А тут смотреть на три багровых обрубка не смог, затошнило. Лекари, числом в три ученых головы, устроили консилиум, пересыпая речь латынью и немецким. И все ради того, чтобы Иван Антонович с грехом пополам понял — процесс заживления не вызывает опасений, но следует…

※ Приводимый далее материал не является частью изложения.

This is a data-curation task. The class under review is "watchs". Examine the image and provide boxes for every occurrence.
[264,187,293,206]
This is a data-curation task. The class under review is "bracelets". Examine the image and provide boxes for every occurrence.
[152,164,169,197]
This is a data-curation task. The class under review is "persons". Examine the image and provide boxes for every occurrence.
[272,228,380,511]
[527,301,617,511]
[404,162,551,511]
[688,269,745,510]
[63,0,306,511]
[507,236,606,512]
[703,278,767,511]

Перечень необходимых лечебных мероприятий был длинный, как приговор. Но все закончилось тем, что одного из них временно назначили лейб-медиком. И седой немец, довольно пожилой и, судя по ухваткам, самый опытный, приступил к лечению. При этом пыжась от важности — все же одна из высоких придворных должностей ему на халяву досталась — медленно обработал какой-то гнусно пахучей мазью обрубки и чистой тряпицей (бинтов не было в помине), перевязал культю из трех обрубков в пару сантиметров длинны каждый. «Косынку» одобрил, настоятельно попросив не тревожить руку и не мочить водой пальцы.
— Данке шен, майн либен лейб-артц оберст, — пошутил Иван Антонович, заставив лекаря хлопать ресницами. Уж больно тот был похож на полковника «Мозгляка», известного под этим прозвищем редкостного гниду, карьериста и наушника. Бывают двойники по внешности и при жизни, и даже разорванные столетиями.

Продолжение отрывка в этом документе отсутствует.